Moscow Metro station

Rumyantsevo (Румянцево) is the station on the Moscow Metro's Sokolnicheskaya Line between Troparyovo and Salaryevo. It was the 199th station on the Metro when it opened on January 18, 2016. Rumyantsevo served as the terminus of the line until Salaryevo opened on 15 February 2016.

==Location==
It is in Moskovsky Settlement, Novomoskovsky Administrative Okrug, which became part of the city of Moscow in 2012. The station is at the intersection of Kiyevskoye Highway and Rodnikovaya Ulitsa.

Rumyantsevo is the first metro station in the outlying area known as “New Moscow” and one of the few stations lying beyond the Moscow Ring Road. Its name comes from the prior village of Rumyantsevo, which was absorbed into Moscow.

==Construction and design==
Work on the first tunnel from Salaryevo began in August 2013. Tunneling of the second tunnel began in October 2013. The city initially projected an opening date sometime in 2014. Construction crews completed tunneling in October 2014.

In April 2014, during construction, workers found a small cache dating from the 16th century that included several vessels and some jewelry.

The city completed installation of the stations's escalators in January 2015.

The station has two underground lobbies and entrances on both sides of Kievskaya Highway. An unusual feature is the second level above the platform which is used for the service and technical area. These areas are generally at the ends of the station. The interior is decorated with colorful tiles in the abstract style of Piet Mondrian.

■ **BRIEF**
Reproduce word for word the stretch of the Rumyantsevo station article from "Rumyantsevo is the" through "and some jewelry.". The listing has nothing to do with the Rumyantsevo station article.

■ **DATA LINES**
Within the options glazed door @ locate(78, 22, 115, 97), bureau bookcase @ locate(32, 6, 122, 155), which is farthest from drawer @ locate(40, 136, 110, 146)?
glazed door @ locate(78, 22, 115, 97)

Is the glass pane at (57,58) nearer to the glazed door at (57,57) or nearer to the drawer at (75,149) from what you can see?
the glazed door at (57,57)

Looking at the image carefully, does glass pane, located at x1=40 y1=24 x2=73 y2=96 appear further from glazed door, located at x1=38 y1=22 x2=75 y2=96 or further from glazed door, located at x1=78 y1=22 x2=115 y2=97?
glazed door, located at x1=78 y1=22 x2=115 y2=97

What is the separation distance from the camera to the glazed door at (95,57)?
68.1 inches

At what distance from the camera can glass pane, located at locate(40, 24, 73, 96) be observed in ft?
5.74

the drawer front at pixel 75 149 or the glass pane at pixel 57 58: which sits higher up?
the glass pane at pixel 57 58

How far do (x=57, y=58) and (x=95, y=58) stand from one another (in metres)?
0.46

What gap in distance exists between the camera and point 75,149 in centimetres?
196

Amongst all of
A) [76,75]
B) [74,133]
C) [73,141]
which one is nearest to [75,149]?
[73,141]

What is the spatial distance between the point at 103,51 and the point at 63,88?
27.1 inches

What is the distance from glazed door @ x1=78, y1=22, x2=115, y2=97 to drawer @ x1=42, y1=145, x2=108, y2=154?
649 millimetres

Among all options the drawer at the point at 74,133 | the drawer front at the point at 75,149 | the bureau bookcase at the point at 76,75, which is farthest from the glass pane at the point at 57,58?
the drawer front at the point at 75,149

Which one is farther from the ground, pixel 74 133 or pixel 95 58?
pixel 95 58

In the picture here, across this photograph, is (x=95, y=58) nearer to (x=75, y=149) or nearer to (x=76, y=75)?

■ **ANSWER TO THIS PROBLEM**
Rumyantsevo is the first metro station in the outlying area known as “New Moscow” and one of the few stations lying beyond the Moscow Ring Road. Its name comes from the prior village of Rumyantsevo, which was absorbed into Moscow.

==Construction and design==
Work on the first tunnel from Salaryevo began in August 2013. Tunneling of the second tunnel began in October 2013. The city initially projected an opening date sometime in 2014. Construction crews completed tunneling in October 2014.

In April 2014, during construction, workers found a small cache dating from the 16th century that included several vessels and some jewelry.